Si j'écris ces réflexions, c'est parce que beaucoup de mes proches, qui vivent en dehors de Valence, m'ont appelé ces jours-ci pour me demander comment les choses se passaient ici et comment ils pouvaient m'aider. Je tiens à les remercier pour leur intérêt. Ils savent que si nous ne nous organisons pas pour nous soutenir mutuellement et si nous ne dénonçons pas la lenteur, voire la paresse et l'incurie de l'État, nous sommes dans le pétrin.
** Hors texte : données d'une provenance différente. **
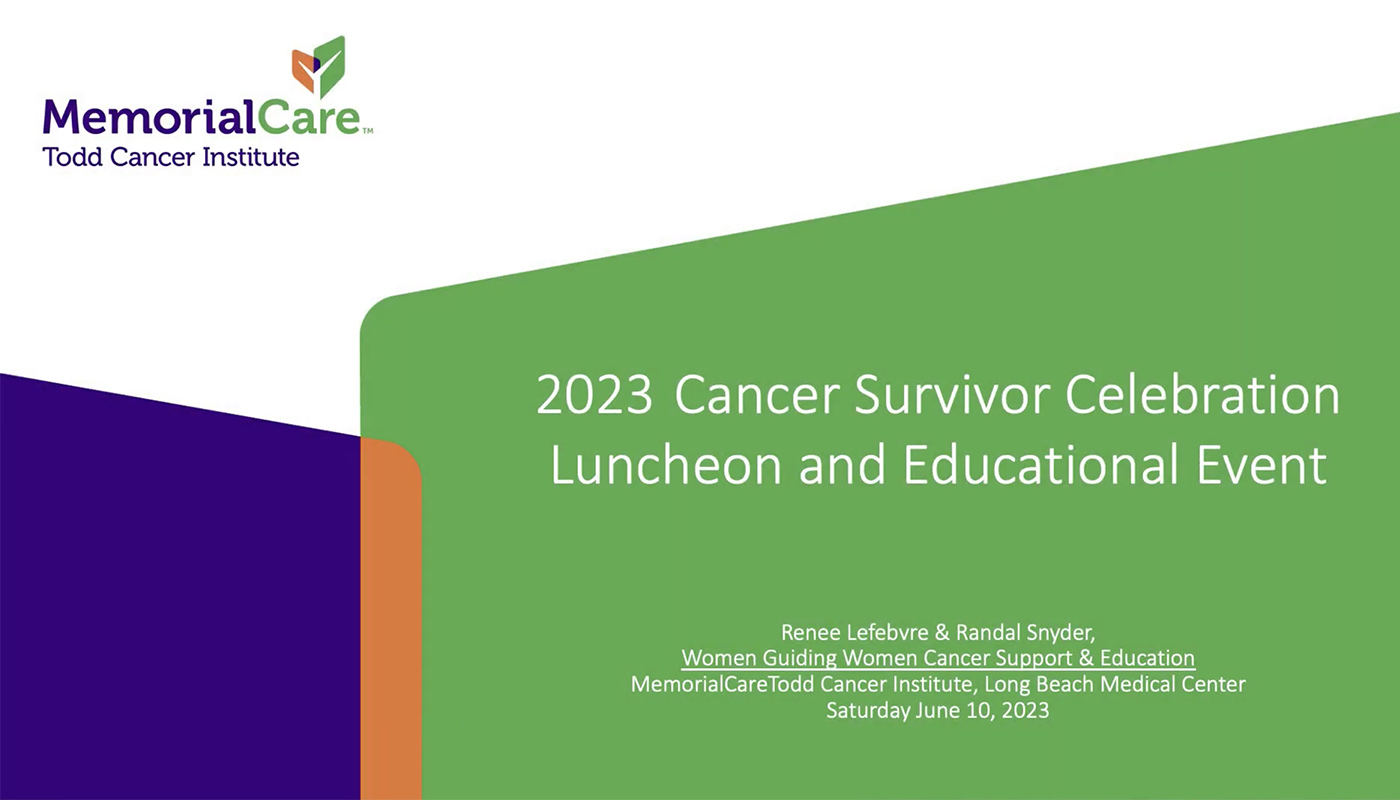 MemorialCare™
Todd Cancer Institute

2023 Cancer Survivor Celebration Luncheon and Educational Event

Renee Lefebvre & Randal Snyder,
Women Guiding Women Cancer Support & Education
MemorialCareTodd Cancer Institute, Long Beach Medical Center
Saturday June 10, 2023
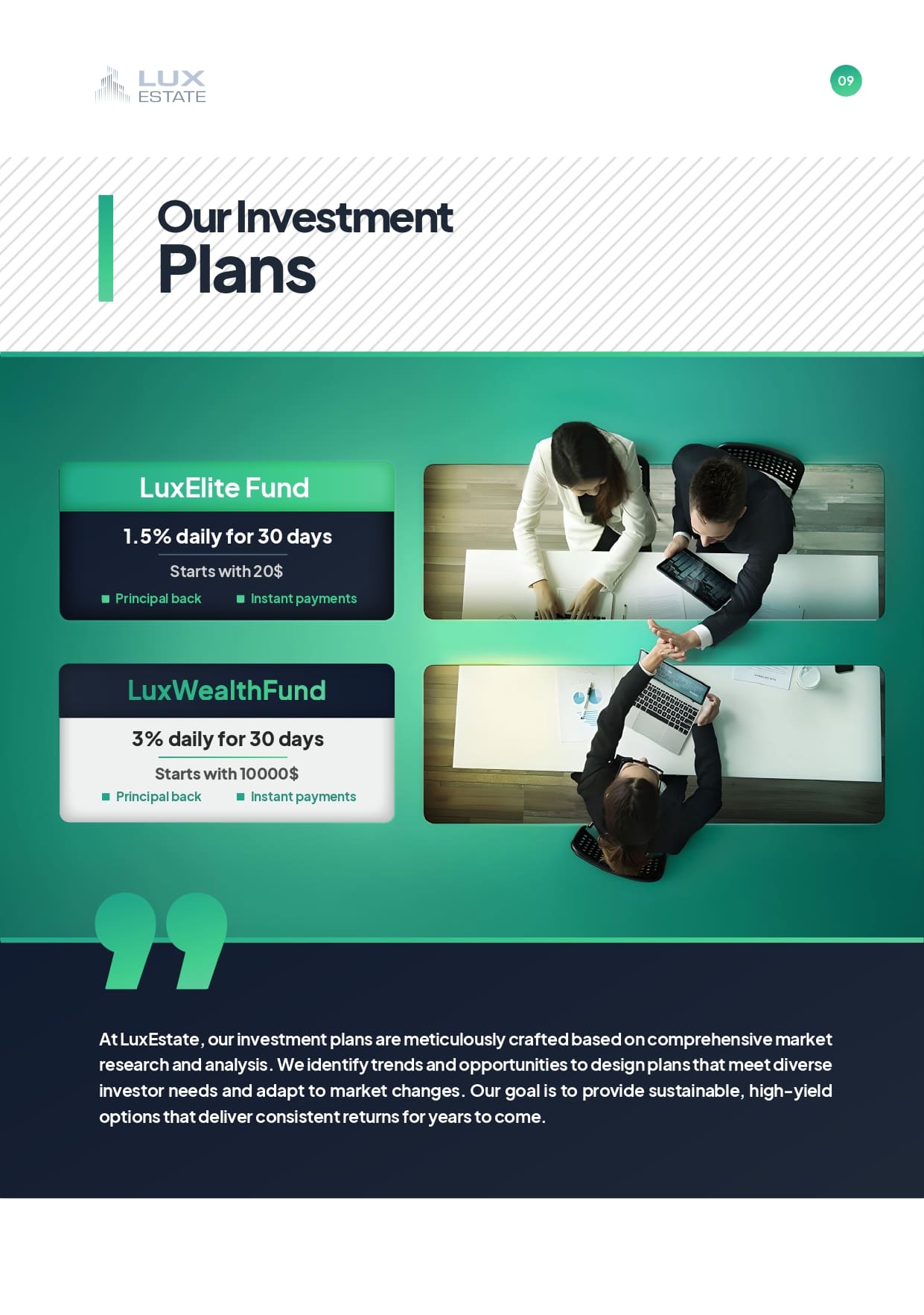 LUX
ESTATE

09

Our Investment
Plans

LuxElite Fund

1.5% daily for 30 days

Starts with 20$

Principal back

Instant payments

LuxWealthFund

3% daily for 30 days

Starts with 10000$

Principal back

Instant payments

At LuxEstate, our investment plans are meticulously crafted based on comprehensive market research and analysis. We identify trends and opportunities to design plans that meet diverse investor needs and adapt to market changes. Our goal is to provide sustainable, high-yield options that deliver consistent returns for years to come.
Valence aujourd'hui, plus d'une semaine après les inondations :
Des cadavres indéterminés pourrissent dans les fossés des ravins, dans la mer ou dans des garages, anéantis par l'eau et la boue. Des rapports scientifiques vieux de plusieurs décennies sur les effets prévisibles du changement climatique sur les zones inondables ignorés.
Des dizaines de milliers de personnes, surtout des jeunes, avec des balais, des pelles et de la nourriture, tentant d'atténuer les effets des inondations, plongées jusqu'au cou dans la boue et la désolation.
Des millions d'investissements publics pour le tourisme et zéro pour les infrastructures indispensables pour canaliser les ravins et les rivières qui débordent.
Des logements à prix d'or inaccessibles aux classes moyennes et inférieures qui se rabattent sur les communes périphériques. Des hommes d'affaires focalisés sur leur profit malsain qui ne cherchent qu'à sauver leur pacotille et à se faire prendre en photo.
Des militaires et des policiers déguisés en héros dans le théâtre médiatique, qui veillent et tentent de faire rétablir les routes et les chemins de fer pour que nous puissions revenir à la normale, c'est-à-dire pour que les habitants du quartier puissent se rendre à leur travail à l'heure. Des politiciens incompétents qui cherchent à fuir leurs responsabilités et abandonnent à leur sort les habitants des communes inondées.
Un Etat soucieux de ne pas être éclaboussé par la boue et la misère à laquelle il condamne les victimes de toutes sortes : celles qui ont perdu leur maison, leur santé et leur mode de vie, celles qui ont perdu leurs proches, dont certains sont toujours portés disparus, enterrés dans des garages, dans la boue accumulée ou flottant dans la mer.
Une ville traumatisée et en état de choc par une catastrophe dont on s'obstine à répéter qu'elle est naturelle, alors que la grande majorité de ses effets et de ses victimes auraient pu être évités. Même le mauvais gouvernement qui est censé nous gouverner n'a pas été en mesure d'alerter à temps et, lorsqu'il l'a fait, dans certains cas, c'était pour transformer les garages, les ravins, les rivières et les rues en pièges mortels.
Le pire, c'est que personne ne sera puni pour cela. Ils cherchent et chercheront des boucs émissaires parmi quelques centaines de personnes qui ont pillé principalement des magasins et des centres commerciaux. Les chefs d'entreprise qui n'ont pas fait sortir à temps leurs salariés des souricières dans lesquelles ils étaient enfermés, ou les hommes politiques responsables du chaos, au mieux, et seulement certains d'entre eux, démissionneront ou seront licenciés pour sauver la face et tenter de contenir la colère et l'indignation sociale.
La population choquée, comme dans tant de catastrophes, demandera de l'aide à ses bourreaux et ceux-ci feront des affaires avec l'après-catastrophe, dont nous paierons les factures avec nos impôts. L'histoire récente des électrochocs collectifs se répète : guerres, pandémies, inondations, tsunamis ont été, sont et seront le scénario idéal pour tirer profit de la reconstruction.
Demain, nous viendrons à nouveau prêter main forte à ceux qui en ont besoin et, surtout, tenter de faire sentir aux victimes qu'elles ne sont pas seules, au moins pour l'instant, face à ce drame et à cette impuissance qui auraient pu être largement évités et que les discours et les mesures palliatives qui sont appliqués sont bien loin de l'application de changements structurels pour que cela ne se reproduise plus. Espérons que la manifestation du 9 (exigeant la démission du président de la Comunitat del País Valencià) sera un avant et un après dans la gestion des effets et des raisons du changement climatique, sinon, et surtout les classes vulnérables, nous l'avons très mal.